SANTA ANA — Two friends from Pakistan, who hoped for opportunity in the United States but instead found themselves jailed in a post-Sept. 11 roundup, are heading home after spending more than six months in custody. 

Ahmed Atta and Salman Hyder, both 19, were detained Oct. 6, as federal investigators checked out an anonymous tip that Atta had a link to the al-Qaida terrorist network. Atta recently was sent back to Pakistan, while Hyder remains in custody pending his return. 

In separate interviews with the Orange County Register, Atta and Hyder, described how they were detained, interrogated for weeks and taken to court appearances in chains. 

“I was scared as hell,” Atta said. 

Hyder said he, too, was terrified as agents repeatedly asked the same questions about possible links to terrorists. 

“I was shivering when those agents were questioning me,” Hyder said. “During those first two months, we were terrified because we knew our case was not a normal case.” 

Both men did not have an attorney during the interviews. 

Although no links to terrorists were ever found, Atta and Hyder were convicted of minor visa violations involving working without proper papers or permission. Both were sentenced to time served and ordered to either leave the county voluntarily or be deported. 

Atta said he regretted the lost opportunity to make his fortune in America. 

“I came to spend the rest of my life here,” said Atta. “I know (the INS) won’t want to hear this. But that’s the truth. I would love to live here. It is the land of opportunity.” 

Hyder was eager to return to his family. 

“I like the U.S., but I’m dying to go back to Pakistan,” he said. “I know it will be hard, but my home is better than jail.” 

Hyder and Atta lived in a Fountain Valley condominium and attended Irvine Valley College. Both came to the United States believing there was more opportunity to prosper her than in the Middle East. 

Hyder arrived in January 2000 on a student visa, but dropped out of school after only one semester in violation of federal rules.

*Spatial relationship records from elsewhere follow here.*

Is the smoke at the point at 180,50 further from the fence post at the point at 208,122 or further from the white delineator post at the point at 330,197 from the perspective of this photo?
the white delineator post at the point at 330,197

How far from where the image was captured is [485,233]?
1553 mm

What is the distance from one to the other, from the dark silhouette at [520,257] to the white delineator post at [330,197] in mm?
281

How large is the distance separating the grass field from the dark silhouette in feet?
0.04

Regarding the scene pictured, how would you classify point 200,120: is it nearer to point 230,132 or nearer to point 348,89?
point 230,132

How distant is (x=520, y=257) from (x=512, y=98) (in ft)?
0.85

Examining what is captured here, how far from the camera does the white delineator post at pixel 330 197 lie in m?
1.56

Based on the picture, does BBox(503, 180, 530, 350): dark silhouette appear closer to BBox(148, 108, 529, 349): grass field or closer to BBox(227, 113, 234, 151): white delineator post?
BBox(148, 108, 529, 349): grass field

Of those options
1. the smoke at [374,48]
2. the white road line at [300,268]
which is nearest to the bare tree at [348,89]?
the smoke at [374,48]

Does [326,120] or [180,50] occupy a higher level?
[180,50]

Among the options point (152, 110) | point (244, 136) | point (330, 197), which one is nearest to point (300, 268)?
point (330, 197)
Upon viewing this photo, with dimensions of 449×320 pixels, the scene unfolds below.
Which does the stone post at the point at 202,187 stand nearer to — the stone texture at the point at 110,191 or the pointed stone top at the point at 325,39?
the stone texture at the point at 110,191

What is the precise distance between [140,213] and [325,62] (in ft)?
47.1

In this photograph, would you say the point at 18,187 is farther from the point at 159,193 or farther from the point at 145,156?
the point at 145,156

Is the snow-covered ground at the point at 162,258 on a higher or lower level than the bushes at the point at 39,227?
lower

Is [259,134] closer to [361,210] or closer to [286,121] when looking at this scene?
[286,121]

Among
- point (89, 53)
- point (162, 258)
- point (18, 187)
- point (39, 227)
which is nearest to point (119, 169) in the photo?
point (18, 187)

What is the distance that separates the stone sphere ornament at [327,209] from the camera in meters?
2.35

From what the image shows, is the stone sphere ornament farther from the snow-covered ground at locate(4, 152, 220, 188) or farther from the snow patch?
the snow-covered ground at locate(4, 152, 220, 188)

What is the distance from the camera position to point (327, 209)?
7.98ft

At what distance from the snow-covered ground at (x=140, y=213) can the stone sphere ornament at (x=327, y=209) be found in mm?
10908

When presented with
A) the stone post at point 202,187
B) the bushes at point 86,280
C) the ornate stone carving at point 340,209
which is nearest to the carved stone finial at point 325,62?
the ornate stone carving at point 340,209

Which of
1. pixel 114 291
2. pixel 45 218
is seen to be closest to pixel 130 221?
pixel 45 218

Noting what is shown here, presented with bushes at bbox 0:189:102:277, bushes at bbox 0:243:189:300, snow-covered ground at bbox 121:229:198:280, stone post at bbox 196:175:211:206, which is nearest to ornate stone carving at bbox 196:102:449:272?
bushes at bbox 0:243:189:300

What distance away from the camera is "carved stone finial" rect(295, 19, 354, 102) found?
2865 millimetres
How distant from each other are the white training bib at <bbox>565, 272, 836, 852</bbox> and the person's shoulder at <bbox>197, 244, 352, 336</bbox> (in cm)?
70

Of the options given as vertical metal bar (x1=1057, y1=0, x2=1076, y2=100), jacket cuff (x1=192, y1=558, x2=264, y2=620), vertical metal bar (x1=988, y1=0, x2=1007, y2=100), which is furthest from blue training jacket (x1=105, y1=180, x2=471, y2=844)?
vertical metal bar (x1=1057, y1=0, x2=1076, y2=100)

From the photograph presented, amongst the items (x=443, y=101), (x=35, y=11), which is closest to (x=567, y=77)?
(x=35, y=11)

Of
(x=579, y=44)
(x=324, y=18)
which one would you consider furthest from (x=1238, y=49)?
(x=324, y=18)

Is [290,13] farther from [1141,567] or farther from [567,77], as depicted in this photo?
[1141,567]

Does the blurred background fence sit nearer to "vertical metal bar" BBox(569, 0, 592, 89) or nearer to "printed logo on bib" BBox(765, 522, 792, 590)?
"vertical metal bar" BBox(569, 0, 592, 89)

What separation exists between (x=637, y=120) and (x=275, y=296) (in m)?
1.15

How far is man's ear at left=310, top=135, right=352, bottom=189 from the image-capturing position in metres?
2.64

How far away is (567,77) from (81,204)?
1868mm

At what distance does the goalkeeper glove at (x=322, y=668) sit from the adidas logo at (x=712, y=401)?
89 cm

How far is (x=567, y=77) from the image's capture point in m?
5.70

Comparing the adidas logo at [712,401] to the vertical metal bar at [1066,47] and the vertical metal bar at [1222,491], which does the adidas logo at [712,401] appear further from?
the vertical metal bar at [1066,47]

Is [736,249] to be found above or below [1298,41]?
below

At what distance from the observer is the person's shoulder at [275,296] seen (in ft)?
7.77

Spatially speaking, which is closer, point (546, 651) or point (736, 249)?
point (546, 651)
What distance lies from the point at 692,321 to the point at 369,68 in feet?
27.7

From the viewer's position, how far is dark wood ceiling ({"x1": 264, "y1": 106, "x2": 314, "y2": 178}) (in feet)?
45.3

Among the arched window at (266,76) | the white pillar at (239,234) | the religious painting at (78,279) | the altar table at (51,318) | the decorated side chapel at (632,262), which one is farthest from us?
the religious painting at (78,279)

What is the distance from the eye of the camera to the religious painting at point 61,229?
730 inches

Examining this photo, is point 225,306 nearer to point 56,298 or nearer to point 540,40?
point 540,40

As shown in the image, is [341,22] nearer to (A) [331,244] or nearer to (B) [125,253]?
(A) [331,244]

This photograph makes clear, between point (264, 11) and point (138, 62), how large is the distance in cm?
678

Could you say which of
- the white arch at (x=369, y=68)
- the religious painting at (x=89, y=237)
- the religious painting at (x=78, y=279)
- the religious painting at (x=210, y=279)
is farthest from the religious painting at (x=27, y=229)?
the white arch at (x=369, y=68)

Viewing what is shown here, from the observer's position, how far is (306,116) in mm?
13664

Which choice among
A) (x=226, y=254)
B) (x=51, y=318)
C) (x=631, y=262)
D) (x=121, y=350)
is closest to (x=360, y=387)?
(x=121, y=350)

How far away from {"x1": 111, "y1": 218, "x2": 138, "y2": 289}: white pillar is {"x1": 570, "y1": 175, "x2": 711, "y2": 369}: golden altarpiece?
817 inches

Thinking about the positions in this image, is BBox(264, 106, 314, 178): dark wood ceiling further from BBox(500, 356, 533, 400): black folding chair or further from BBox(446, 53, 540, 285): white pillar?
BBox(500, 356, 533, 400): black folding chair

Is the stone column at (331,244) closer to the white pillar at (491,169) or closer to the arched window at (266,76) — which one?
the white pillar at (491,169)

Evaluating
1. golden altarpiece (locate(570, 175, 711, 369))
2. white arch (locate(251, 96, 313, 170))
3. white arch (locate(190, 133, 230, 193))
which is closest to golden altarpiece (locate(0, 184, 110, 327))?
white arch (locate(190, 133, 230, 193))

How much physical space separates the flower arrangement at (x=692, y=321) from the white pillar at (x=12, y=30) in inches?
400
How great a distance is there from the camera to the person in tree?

He had to work, Hyder said, because his father was unemployed and could no longer afford to support him. 

Atta applied for a job at Fry’s Electronics in Fountain Valley last year. Atta said he had to work to support himself for what he called “an opportunity of a lifetime.” 

Hyder was born in Saudi Arabia to Pakistani parents. Atta was born in Pakistan but, like Hyder, grew up in Riyadh, the Saudi Arabian capital. 

Atta’s attorney, Ronald O. Kaye, said the prosecution of the roommates was unprecedented. “He (Atta) was arrested for immigration offenses that I had never seen prosecuted before as a criminal matter,” Kaye said.